Ik denk dat deze psalm een geweldig voorbeeld voor ons is. Ondanks dat vijanden David intimiderden. Hem onderuit wilden halen met hun venijnige opmerkingen. Hem willen doen laten geloven dat het zijn zonden zijn, die hem de steun van God ontnemen. David doet iets, wat hem troost en kracht geeft temidden van zijn eigen problemen. Maar wat doet hij dan? David legt zijn ellende aan de Heer voor. “HEER, hoe talrijk zijn mijn belagers, velen vallen mij aan, velen zeggen van mij: ‘God zal hem niet redden.”

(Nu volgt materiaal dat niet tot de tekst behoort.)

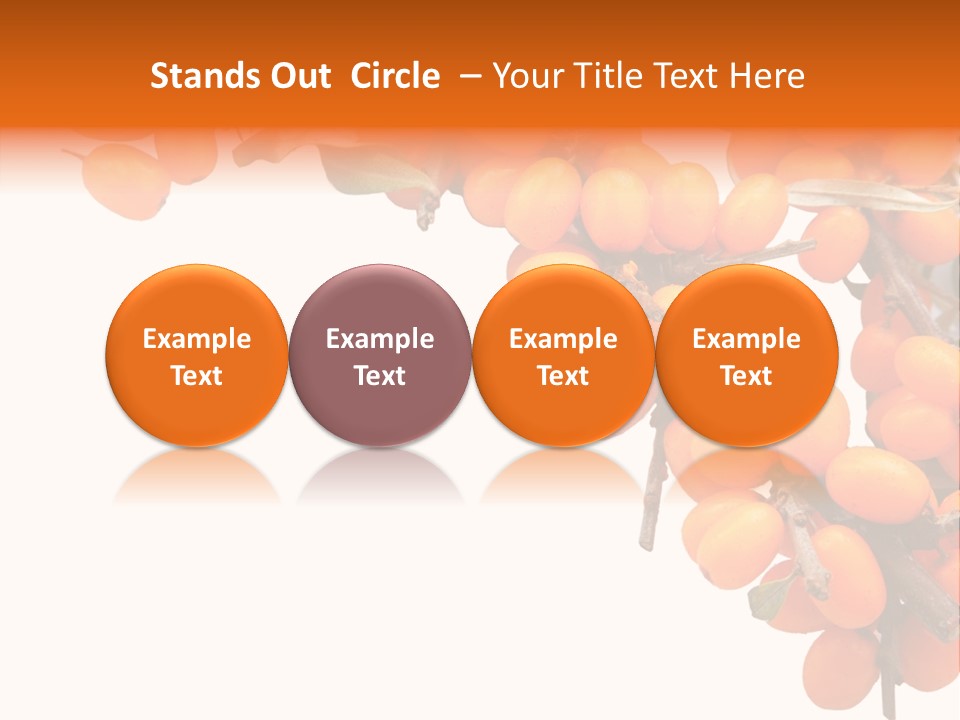 Stands Out Circle – Your Title Text Here

Example Text

Example Text

Example Text

Example Text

Ondanks alle tegenstand keerde David uiteindelijk zijn roep tot God. Hij wist, alleen God kan mij redden. Hij liet zich niet leiden door gevoelens van onmacht. Nee, hij ging ‘belijdend’ in de aanval. “U, HEER, bent een schild om mij heen, u bent mijn eer, u houdt mij staande. Roep ik tot de HEER om hulp, hij antwoordt mij vanaf zijn heilige berg.” David had geleerd van Wie hij zijn hulp moest verwachten. Hij wist dat nooit de omstandigheden bepalend zijn, maar dat God het voor het zeggen heeft. Hij raakt niet in paniek. Hij had geleerd te relatieveren.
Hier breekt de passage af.